__SET PROBLEM__. Identify each line in the items that contains the word "Find", and copy those lines in full.

__DATA TO USE__.
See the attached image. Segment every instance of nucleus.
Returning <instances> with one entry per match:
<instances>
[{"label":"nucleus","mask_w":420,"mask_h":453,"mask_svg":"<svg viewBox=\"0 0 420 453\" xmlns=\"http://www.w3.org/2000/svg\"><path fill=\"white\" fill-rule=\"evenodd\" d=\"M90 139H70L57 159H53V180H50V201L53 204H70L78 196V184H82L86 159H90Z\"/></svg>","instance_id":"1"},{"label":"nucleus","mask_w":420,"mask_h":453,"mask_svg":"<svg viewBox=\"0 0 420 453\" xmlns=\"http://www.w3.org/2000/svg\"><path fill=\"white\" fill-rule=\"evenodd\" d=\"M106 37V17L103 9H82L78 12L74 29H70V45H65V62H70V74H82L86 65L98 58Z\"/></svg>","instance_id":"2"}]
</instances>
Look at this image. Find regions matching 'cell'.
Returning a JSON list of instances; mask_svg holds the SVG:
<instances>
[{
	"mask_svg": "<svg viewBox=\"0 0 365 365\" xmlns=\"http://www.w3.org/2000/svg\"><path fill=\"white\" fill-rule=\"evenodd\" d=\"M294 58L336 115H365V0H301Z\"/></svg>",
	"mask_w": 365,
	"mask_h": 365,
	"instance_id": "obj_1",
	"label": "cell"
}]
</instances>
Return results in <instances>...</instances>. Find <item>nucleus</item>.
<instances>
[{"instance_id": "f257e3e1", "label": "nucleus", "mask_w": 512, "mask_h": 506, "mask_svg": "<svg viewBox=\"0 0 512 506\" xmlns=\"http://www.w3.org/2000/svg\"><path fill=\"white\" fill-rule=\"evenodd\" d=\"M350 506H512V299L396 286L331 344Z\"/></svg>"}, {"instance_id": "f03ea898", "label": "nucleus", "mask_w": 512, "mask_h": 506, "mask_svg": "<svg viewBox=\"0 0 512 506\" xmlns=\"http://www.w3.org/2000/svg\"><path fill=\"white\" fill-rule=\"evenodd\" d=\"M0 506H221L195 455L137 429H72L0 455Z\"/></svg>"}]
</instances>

__WRITTEN RESPONSE__.
Look at this image. Find regions matching 'cell'.
Return results in <instances>...</instances>. Find <item>nucleus</item>.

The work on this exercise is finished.